As a baby, your brain is like a spider-web with gazillions of connections, which are growing every day. This and other phenomena were well-studied by the scientists even back in the 20th century. Our parents did not know about the super-exciting finding the scientists made about children’s’ brains – they emit a special type of electromagnetic waves. That’s right. Waves don’t just happen in microwaves and oceans. Our brains make waves too! In the lab, they hooked up special electrodes to kids’ heads and read these waves with the special device called EEG, and a striking pattern emerged. If it’s a newborn or a toddler up to 2 years of age – you record mostly Delta waves, very slow waves, which occur in adults only when they are asleep. This means that babies before 2 years of age are essentially asleep with their eyes open. And that makes sense – you passively sleep, eat, pee and poop, and learn to walk and play with the objects, under the watchful eyes of your first herd – your family.

If you hook up the same kind of electrodes to the head of a slightly older child – from 2-6 years of age, you will record a completely different picture – mostly Theta waves – the same waves my adult hypnosis patients are giving off. As stunning as it sounds, folks, your 2-6 years olds are walking around in a hypnotic trance. This explains a lot. You often say to a child: “Please pick up your stuff!” ten times in a row, and sometimes have to raise your voice to get your kid’s attention. If we think of our development in terms of survival, the hypnotized brain of the 2-6 year old makes sense.

This is when the knowledge and know-how are being transferred from the elderly animals to the youngest in the herd. However, this also means that whatever you teach them from 2-6 years of age, will become so sealed in their deepest parts of the brain, forming a subconscious mind, that no-one and nothing will be able to undo that. These are your child’s first lessons of good versus evil. This is their time to understand kindness versus cruelty, and so much more.

So, your princes and princesses now enter a preschool and all of a sudden, their clustered world undergoes a huge transformation. Now the second “herd” emerges: a pre-school class or a kindergarten class, with a teacher as an adult in charge.

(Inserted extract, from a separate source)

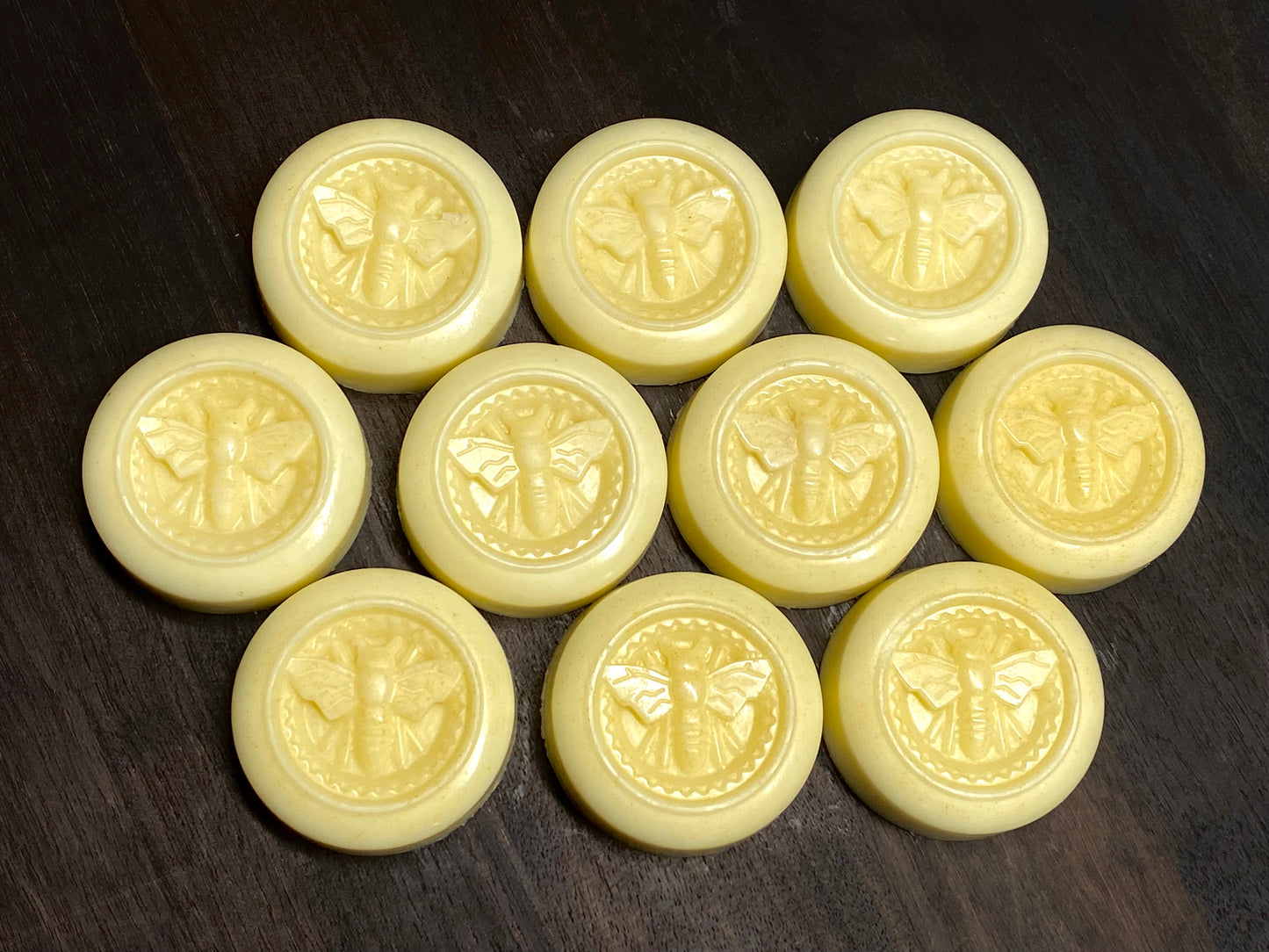 Solid Lotion Bar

Classroom is where teachers rule and your kids instantly sense a new leadership, and their brains adjust to accommodate to this new half-day or full-day authority. When we were growing up, there were few day care opportunities, and we used to spend much more time with our first herd – our family, than today’s kids.

Equipped with these findings about children’s brain development, which our parents did not know, we can ask ourselves as parents or grandparents: Is a “secondary herd” (a babysitter, a kindergarten, or a school) teaching my 2-6 year old child or grandchild the right things? After all, they are molding my child’s hypnotized brain most of the day, five days a week. Do I like what information my child is exposed to?

The information which populates these young brains at this critical stage in development will determine much of their future choices in life. In my practice, one of the consequences I have to deal with in adults is their less than optimal eating habits. Due to the unique property of early childhood brainwaves, it would have been so much easier to instill healthy eating habits in childhood, than to try to build them in adulthood. Naturally, other foundations are being cemented into the children’s brains at this critical age as well: politics, a person’s role in a society, the views on sexes, world view, and just about everything else.

Our parents most likely did not know about the brainwaves of young children, but now that we are equipped with this information, we have to face the hard truth: either we spend more time molding these minds or someone else will.